We now know, with further, more accurate observations, that no such planet exists there, and the offsets are the product of uncertainty in the telescopic observations that were, to be fair, done by eye.
But still, despite that, I must tip my hat to Jacob. He did his homework, made the best observations and calculations he could, expressed skepticism in his writing, and came up with what he thought was the best explanation. Mind you, again to be fair, this took a great deal of cleverness to dream up. Perhaps he had been influenced by the recent discovery of Neptune.
If anything, he was guilty of overconfidence in his own measurements. Still, technology eventually caught up with his imagination and we did start to find alien worlds. The field of exoplanet research is now a thriving one, which has moved beyond the simple discovery stage to one where we are beginning to physically categorize and model them.

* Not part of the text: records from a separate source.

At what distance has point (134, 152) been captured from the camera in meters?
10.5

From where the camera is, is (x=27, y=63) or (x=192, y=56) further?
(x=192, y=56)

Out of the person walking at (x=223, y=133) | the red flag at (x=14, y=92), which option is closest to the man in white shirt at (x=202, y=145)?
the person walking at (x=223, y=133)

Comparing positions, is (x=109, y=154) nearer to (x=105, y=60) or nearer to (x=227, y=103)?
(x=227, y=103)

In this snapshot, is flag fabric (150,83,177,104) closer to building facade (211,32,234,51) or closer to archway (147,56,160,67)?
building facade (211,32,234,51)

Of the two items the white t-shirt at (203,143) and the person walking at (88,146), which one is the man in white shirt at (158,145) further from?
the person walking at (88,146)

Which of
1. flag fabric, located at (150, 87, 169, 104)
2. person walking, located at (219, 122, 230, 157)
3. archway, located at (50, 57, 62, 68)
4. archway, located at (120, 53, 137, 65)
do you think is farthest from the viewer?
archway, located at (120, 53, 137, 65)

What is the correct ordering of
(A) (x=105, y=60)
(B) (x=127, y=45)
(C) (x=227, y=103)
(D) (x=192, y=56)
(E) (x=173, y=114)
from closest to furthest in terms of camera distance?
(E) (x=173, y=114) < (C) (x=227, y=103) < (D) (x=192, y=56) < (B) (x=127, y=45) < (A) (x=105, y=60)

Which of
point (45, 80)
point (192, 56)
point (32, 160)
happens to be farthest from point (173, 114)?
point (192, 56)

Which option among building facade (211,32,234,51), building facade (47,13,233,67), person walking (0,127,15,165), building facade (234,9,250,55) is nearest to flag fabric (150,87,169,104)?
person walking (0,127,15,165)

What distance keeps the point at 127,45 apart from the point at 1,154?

Not so incidentally, we have since found planets orbiting other stars using the method Jacob pioneered in 1855. He may have been the first person ever to publish this idea, and for that he deserves acknowledgment.
This short video gives some more information and context of the man and his (unfortunately erroneous) discovery. The original paper is also freely available.
(Score: 4, Interesting) by AthanasiusKircher on Monday December 12 2016, @05:57PM
That's the big lesson here
I don't know that that's really a "lesson" here, since the science of statistics, including error calculations, was still in its infancy at this time. Astronomers were making do with cruder methods to try to estimate error, and Jacob's work was doing what he could at the time.
It's noteworthy that this whole thing happened within a couple decades after the first clear measurements of stellar parallax, which had been hypothesized since the late 1500s at least, but which took centuries to actually locate and measure, due to both imprecision in equipment and then due to the inadequacy of statistical error measures of the day. Also notably, Friedrich Bessel -- who was one of the first to make a successful measurement of parallax -- was also one of the people to suggest perturbations in Sirius may be caused by a "dark body" before Jacob's work here (and which Jacob explicitly alludes to)... in 1862, the "dark" Sirius companion was shown to be a white dwarf star.
So, with crude statistical methods and the idea of unseen "dark" bodies and stellar companions in the air, Jacob's hypothesis seemed at least a reasonable idea.